**Document passage:**

** START **

I don't know what to do anymore! I feel like I'm at a dead end.


----------



## LilyGrace (Jun 10, 2007)

I've found the more I play into it, the longer the arguing lasts. It takes two for an argument.








State your case, then pick a phrase and stick to it. "I understand that, we still need to ......." "I hear you, we still need to........" You've made your points, the most you can do is let him know that you still respect his opinion and are willing to listen, but the bottom line is this.


----------



## attachedmamaof3 (Dec 2, 2006)

OMG I COULD HAVE POSTED THIS!!!!!! I feel so much better knowing it's not just me. Holy hell what happened to my sweet 8 yr old!?!?!?

I don't know what to do either...I swear he's turned into higher maintenance than my toddler.







:

Yesterday I lost it and told him to go away from me because I didn't want to hear his voice any more. Just GO! I shouted when he started to argue with even that!

I feel like my GD is being sorely tested and I have no more ideas. I'm out of energy and out of patience. I'm seriously running on low.

Even if I listen and then say "I appreciate your input, however I think we're going to do such and such." and then say NOTHING else, he will JUST KEEP ON GOING WHILE MY SANITY DRIPS AWAY!!!

I try logical consequences, he either disobeys those or just couldn't care less.

I need a break.


----------



## warriorprincess (Nov 19, 2001)

It's cases like this where Anthony Wolf is very helpfiul!

State your case. Once. Walk away. If neccesary make a when/then statement "*When* you have finished putting away your laundry, *then* you may play Gameboy".


----------



## mamaduck (Mar 6, 2002)

I think its really normal for this age, and it does get better. I understand about it being hard with their size - my son was 100 pounds at age 9, and I found it extremely intimidating when he had melt-downs like that. I had to really control my feelings of being threatened by him, and remind myself that he was only 9 years old.

I also think an hour of debate is way too long -- I usually cut it off as soon as I'm reasonably sure that he understands my rational. "_Okay. I've given you my reason. I understand that you still dont' like it. I understand your reason. We need to move on now."_ This would be, like, 3 minutes into the conversation.

** END **

**Stated problem 1:**
Echo back all of the segmentation records verbatim, JSON lines included.
**Stated problem 2:**
Carry on the forum thread about an arguing child from the point where it stops.
The records come from a separate source and have no connection to the forum thread above.

**Rows:**

** START **

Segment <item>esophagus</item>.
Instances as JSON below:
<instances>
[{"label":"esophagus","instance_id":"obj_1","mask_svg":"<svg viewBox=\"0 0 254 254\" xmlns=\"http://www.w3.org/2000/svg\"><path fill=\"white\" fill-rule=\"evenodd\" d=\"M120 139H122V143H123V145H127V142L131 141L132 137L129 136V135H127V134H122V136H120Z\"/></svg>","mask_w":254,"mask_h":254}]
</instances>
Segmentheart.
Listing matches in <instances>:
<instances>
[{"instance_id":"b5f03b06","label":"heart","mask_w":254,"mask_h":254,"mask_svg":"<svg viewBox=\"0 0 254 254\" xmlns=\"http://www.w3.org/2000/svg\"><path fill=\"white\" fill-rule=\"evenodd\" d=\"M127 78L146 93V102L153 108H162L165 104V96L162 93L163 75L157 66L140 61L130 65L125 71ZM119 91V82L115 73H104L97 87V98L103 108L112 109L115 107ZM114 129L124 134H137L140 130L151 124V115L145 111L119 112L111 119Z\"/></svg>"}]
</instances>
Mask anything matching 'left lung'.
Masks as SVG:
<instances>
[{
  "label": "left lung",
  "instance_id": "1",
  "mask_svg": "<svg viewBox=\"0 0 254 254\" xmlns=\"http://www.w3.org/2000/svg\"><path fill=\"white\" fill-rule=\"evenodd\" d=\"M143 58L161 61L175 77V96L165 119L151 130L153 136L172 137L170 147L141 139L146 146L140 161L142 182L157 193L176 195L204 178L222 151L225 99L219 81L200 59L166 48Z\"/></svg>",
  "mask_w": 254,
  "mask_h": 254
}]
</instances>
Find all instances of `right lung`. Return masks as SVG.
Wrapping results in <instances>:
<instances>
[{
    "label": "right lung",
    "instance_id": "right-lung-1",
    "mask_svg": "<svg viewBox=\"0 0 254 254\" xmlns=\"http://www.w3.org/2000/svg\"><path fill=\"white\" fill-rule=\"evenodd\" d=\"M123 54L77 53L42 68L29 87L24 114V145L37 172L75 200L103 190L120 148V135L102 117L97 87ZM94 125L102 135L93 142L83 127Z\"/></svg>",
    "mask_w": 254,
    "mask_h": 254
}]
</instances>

** END **

**Final answer 1:**
Segment <item>esophagus</item>.
Instances as JSON below:
<instances>
[{"label":"esophagus","instance_id":"obj_1","mask_svg":"<svg viewBox=\"0 0 254 254\" xmlns=\"http://www.w3.org/2000/svg\"><path fill=\"white\" fill-rule=\"evenodd\" d=\"M120 139H122V143H123V145H127V142L131 141L132 137L129 136V135H127V134H122V136H120Z\"/></svg>","mask_w":254,"mask_h":254}]
</instances>
Segmentheart.
Listing matches in <instances>:
<instances>
[{"instance_id":"b5f03b06","label":"heart","mask_w":254,"mask_h":254,"mask_svg":"<svg viewBox=\"0 0 254 254\" xmlns=\"http://www.w3.org/2000/svg\"><path fill=\"white\" fill-rule=\"evenodd\" d=\"M127 78L146 93V102L153 108H162L165 104V96L162 93L163 75L157 66L140 61L130 65L125 71ZM119 91V82L115 73H104L97 87V98L103 108L112 109L115 107ZM114 129L124 134H137L140 130L151 124V115L145 111L119 112L111 119Z\"/></svg>"}]
</instances>
Mask anything matching 'left lung'.
Masks as SVG:
<instances>
[{
  "label": "left lung",
  "instance_id": "1",
  "mask_svg": "<svg viewBox=\"0 0 254 254\" xmlns=\"http://www.w3.org/2000/svg\"><path fill=\"white\" fill-rule=\"evenodd\" d=\"M143 58L161 61L175 77V96L165 119L151 130L153 136L172 137L170 147L141 139L146 146L140 161L142 182L157 193L176 195L204 178L222 151L225 99L219 81L200 59L166 48Z\"/></svg>",
  "mask_w": 254,
  "mask_h": 254
}]
</instances>
Find all instances of `right lung`. Return masks as SVG.
Wrapping results in <instances>:
<instances>
[{
    "label": "right lung",
    "instance_id": "right-lung-1",
    "mask_svg": "<svg viewBox=\"0 0 254 254\" xmlns=\"http://www.w3.org/2000/svg\"><path fill=\"white\" fill-rule=\"evenodd\" d=\"M123 54L77 53L42 68L29 87L24 114V145L37 172L75 200L103 190L120 148V135L102 117L97 87ZM94 125L102 135L93 142L83 127Z\"/></svg>",
    "mask_w": 254,
    "mask_h": 254
}]
</instances>

**Final answer 2:**
Also, rapid growth, shifting cognitive devepment, and new levels of awareness contribute to some of the emotional instability at this age. Kids are maturing physically around this age, these days. The pre-adolescent transition can be really hard to manage. Its not an excuse, but try to remember how hard it is for him to cope with his feelings right now. Make sure he is eating healthy foods (and eating a LOT, probably) and sleeping as much as possible. 10-11 hours a night, at least.


----------



## nd_deadhead (Sep 22, 2005)

I agree - it takes two to argue. Though I can certainly understand how annoying/frustrating it can be to listen to your ds yell your name endlessly!

Do his tantrums ever work? Do you ever give in to his demands just to make him be quiet? If you havem then he has a lot of incentive ot keep at it, knowing there's a chance you will change your mind.

If not, remind him of that fact. Then stick to your guns. I agree with the others - explain once, then leave it alone. I use statements like "I'm sorry. I understand that you are not happy about this decision, and I can see why, but this is the way it is".

I think it's appropriate to let him blow off steam - in another room. I'm not sure what to do about him coming right back out, though.


----------



## MamasBoys (Dec 29, 2005)

Thanks! Next time, I'm going to try the suggestion to let him know I am hearing and understanding what he's saying and then reiterate that I am sticking by the decision I've made.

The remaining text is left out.